The article deals with the ways Russian authorities have constructed the social problem of HIV/AIDS (human immunodeficiency virus/ acquired immune deficiency syndrome) in Russia. The statistical construction of HIV/AIDS includes data indicating the significant rise of HIV prevalence in Russia since 2000. The study focuses on what and how Russian authorities speak about HIV/AIDS, while there are official data on the rapid spread of the virus in the country. The work is based on a discourse analysis of the authorities’ rhetoric about HIV/AIDS. During his first presidential terms, Vladimir Putin constructed HIV/AIDS not as an epidemic in the country, but as a “global problem,” representing Russia as a participant in international efforts to combat AIDS. The president problematized the HIV spread through the rhetoric of endangerment but without its crucial term “epidemic,” while at the same time de-problematized HIV in Russia by the strategy of naturalizing (“this is a problem that all countries face”).
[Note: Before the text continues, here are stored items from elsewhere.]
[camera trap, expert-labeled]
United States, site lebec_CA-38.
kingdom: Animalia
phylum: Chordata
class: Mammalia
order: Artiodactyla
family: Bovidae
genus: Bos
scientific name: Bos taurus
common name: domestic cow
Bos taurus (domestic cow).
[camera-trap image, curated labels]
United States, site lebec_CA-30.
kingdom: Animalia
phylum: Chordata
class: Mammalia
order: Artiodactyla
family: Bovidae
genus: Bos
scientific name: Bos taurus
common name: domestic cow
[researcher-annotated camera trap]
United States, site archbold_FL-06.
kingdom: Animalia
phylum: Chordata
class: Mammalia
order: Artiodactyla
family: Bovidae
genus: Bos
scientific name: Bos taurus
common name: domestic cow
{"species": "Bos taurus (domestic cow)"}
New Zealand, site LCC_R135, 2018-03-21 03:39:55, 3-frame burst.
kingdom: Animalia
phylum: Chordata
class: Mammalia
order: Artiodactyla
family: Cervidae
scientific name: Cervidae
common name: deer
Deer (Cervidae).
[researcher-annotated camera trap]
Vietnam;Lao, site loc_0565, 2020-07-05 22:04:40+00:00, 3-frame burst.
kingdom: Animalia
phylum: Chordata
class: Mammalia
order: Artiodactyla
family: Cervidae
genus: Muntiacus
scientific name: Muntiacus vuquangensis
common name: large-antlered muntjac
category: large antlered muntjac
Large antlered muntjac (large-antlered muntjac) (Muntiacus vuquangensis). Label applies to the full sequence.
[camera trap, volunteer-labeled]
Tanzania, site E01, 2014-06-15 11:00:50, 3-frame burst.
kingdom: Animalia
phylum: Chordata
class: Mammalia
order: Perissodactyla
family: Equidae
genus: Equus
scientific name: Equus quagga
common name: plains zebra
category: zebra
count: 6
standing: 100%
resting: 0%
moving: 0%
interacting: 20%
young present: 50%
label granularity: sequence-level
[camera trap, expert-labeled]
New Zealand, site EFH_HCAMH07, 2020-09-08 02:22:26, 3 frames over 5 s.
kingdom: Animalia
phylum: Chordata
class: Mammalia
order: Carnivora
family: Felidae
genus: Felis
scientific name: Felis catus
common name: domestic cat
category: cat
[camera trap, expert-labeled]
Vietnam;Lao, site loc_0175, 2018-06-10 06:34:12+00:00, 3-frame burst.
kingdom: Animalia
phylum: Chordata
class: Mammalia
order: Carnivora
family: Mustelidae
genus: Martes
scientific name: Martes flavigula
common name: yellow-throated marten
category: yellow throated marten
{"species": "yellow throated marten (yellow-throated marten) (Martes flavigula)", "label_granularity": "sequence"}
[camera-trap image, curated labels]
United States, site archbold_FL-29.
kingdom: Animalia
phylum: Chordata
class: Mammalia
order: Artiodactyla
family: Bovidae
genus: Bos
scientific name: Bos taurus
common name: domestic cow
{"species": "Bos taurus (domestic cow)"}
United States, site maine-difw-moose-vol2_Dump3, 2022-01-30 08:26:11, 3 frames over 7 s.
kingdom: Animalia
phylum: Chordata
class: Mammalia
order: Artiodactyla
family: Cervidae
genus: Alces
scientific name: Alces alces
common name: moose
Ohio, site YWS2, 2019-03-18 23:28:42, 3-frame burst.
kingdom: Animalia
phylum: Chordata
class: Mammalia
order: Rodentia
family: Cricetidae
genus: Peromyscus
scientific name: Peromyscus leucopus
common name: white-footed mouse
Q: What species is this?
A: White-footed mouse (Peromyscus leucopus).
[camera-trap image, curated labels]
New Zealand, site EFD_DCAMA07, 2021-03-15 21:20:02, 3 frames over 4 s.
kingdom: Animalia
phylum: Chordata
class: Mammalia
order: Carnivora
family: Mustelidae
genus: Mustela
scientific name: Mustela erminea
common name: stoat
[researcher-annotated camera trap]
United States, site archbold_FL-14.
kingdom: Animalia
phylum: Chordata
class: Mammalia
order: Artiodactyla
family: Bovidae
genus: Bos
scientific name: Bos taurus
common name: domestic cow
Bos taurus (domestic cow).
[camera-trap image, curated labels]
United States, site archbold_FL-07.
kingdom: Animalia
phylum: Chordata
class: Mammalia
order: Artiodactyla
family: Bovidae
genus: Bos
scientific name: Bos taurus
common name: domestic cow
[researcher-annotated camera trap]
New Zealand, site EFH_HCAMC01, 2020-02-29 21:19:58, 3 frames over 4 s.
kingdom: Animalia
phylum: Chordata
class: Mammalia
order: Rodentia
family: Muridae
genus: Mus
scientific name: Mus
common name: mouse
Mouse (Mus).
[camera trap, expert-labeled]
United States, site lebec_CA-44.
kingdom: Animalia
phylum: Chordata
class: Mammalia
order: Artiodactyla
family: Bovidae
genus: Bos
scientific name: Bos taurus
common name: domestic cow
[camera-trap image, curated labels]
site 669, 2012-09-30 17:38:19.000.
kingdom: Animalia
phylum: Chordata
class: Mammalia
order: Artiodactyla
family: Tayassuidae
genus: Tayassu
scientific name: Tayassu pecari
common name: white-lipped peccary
The Russian authorities appealed to traditional moral values and spoke about marginal or risk groups, rather than risk practices. After the deterioration of relations with Western countries since 2007, the Russian president excluded HIV/AIDS problem from his public agenda, despite the existence of the data on steep HIV growth in Russia. The Russian president’s traditionalism, de-problematization, and silence concerning HIV/AIDS lead to the absence of the HIV/AIDS issues in media agenda, the agenda of local authorities, and consequently the personal agendas of Russian citizens. The consequences are ignorance, fears, stigmatization of people living with HIV, semi-legal status of needle, and syringe exchange programs for intravenous drug users, low antiretroviral therapy coverage, and the continuing HIV epidemic.